## TEXT SHOWN:
****

Indian business conglomerate Adani reportedly shut down one out of two power units in Jharkhand that supply power to Bangladesh from zero hours of Friday, claiming overdue payments totalling US$846 million. It has also threatened to shut down the remaining unit if the Bangladesh Power Development Board (BPDB) did not clear the dues by November 07. The Adani has nearly halved the electricity supply to Bangladesh since the interim government had come to power in August. The BPDB has stated that its request for revision of the "overrated" deal has been ignored by its Indian counterpart; the situation is more complicated than meets the eye. That Adani Power Jharkhand Ltd. (APJL) switched off the supply of 750 megawatts (MW) of electricity supply to Bangladesh demonstrates its determination to use strong-arm tactics with the Bangladeshi government. While the blame game continues between BPDB and APJL, energy experts have pointed out that the power deal is seriously skewed towards the benefit of Adani and to the detriment of Bangladesh.


Originally, APJL had promised to produce power based on coal prices lower than the price of coal used to fire up the Payra and Rampal power plants. Sadly, today, APJL is demanding a 22 per cent price hike. The price hike and consequent dispute over the price per unit charged to Bangladesh have been going on for a year without any remedy, largely because the Indian company isn't interested in anything Bangladeshi authorities have to say.


APJL has decided to take the high road. Today, around 500 MW out of the 750 MW power is being supplied. Bangladesh finds itself in a unique situation. It is suffering from a significant dollar crisis. The Bangladesh Bank governor has recently stated on record that $17 billion has been laundered abroad and that efforts are being made to recover some of the funds. All that will take time. The recent turmoil in the industrial belts has hampered the production and export of readymade apparel; hence, exports are essentially lower than usual. One would have thought that APJL would have shown some flexibility regarding dues and given some slack over dues. But that has not happened. In the spirit of the so-called contract, APJL is within its rights to cut off the power supply. However, Adani taking that road will illustrate that continuing with this contract is not in the country's best interest. Although northern regions of Bangladesh will suffer serious power cuts due to the halting of electricity supply, the alternative is to pay the nearly 1 billion dollars due to APJL on a deal that can, at best, be described as anti-State.


Adani's request for $96 per tonne of coal is ludicrous. The current electricity generated from the coal-fired power plant at Payra in Patuakhali charges $75 per tonne of coal. So, why would Bangladeshi authorities acquiesce to such arm-twisting by Adani? Is it because we need that power? Does that mean APJL can demand whatever it wants? APJL is taking advantage of Bangladesh's current economic problems by making payments across the board. This contract needs to be investigated thoroughly because of the allegations of graft, and if need be, the government should annul it regardless of the hefty penalties that must be paid. Continuation of the contract is akin to submitting sovereignty to a greedy foreign company that will keep making fresh demands with time.

****

## PROBLEM:
Answer these questions from the text on the Adani power dispute.
1. By what date must the BPDB clear its dues to avoid a shutdown of the remaining unit?
2. What percentage price hike is APJL demanding?
3. What does the Payra plant charge per tonne of coal?

## LISTING:
****

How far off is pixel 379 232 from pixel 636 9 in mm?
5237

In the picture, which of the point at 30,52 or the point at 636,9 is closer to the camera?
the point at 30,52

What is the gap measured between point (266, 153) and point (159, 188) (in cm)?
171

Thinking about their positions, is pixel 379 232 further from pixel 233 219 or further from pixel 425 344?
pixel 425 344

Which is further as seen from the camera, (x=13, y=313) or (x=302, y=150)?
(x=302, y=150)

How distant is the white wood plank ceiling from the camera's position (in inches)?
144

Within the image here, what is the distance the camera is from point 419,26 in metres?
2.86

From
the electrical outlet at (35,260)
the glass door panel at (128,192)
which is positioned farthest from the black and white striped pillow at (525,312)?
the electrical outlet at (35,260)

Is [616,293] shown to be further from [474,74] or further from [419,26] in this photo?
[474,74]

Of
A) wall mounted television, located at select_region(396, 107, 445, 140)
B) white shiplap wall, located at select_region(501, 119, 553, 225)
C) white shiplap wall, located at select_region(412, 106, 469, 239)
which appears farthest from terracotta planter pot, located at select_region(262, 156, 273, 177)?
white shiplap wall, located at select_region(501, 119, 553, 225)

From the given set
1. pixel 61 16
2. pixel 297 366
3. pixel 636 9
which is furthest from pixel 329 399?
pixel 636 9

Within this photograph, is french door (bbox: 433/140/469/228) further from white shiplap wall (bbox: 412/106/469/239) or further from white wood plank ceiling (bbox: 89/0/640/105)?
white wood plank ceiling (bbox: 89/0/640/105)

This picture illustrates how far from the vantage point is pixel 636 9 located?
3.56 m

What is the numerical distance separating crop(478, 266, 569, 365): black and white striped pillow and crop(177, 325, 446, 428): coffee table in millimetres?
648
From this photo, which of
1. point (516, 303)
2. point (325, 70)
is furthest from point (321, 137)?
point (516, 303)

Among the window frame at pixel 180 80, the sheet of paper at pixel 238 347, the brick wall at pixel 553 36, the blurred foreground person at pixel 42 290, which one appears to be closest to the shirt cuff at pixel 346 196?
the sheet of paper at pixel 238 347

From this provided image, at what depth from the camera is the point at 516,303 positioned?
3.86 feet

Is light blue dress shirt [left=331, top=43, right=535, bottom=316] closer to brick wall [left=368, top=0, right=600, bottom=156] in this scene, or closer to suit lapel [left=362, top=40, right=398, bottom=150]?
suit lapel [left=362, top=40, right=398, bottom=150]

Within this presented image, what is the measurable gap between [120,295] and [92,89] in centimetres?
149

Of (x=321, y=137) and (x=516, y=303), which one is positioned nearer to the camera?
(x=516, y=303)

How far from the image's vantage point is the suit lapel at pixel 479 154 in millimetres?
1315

****

## TASK ANSWER:
1. November 07
2. 22 per cent
3. $75 per tonne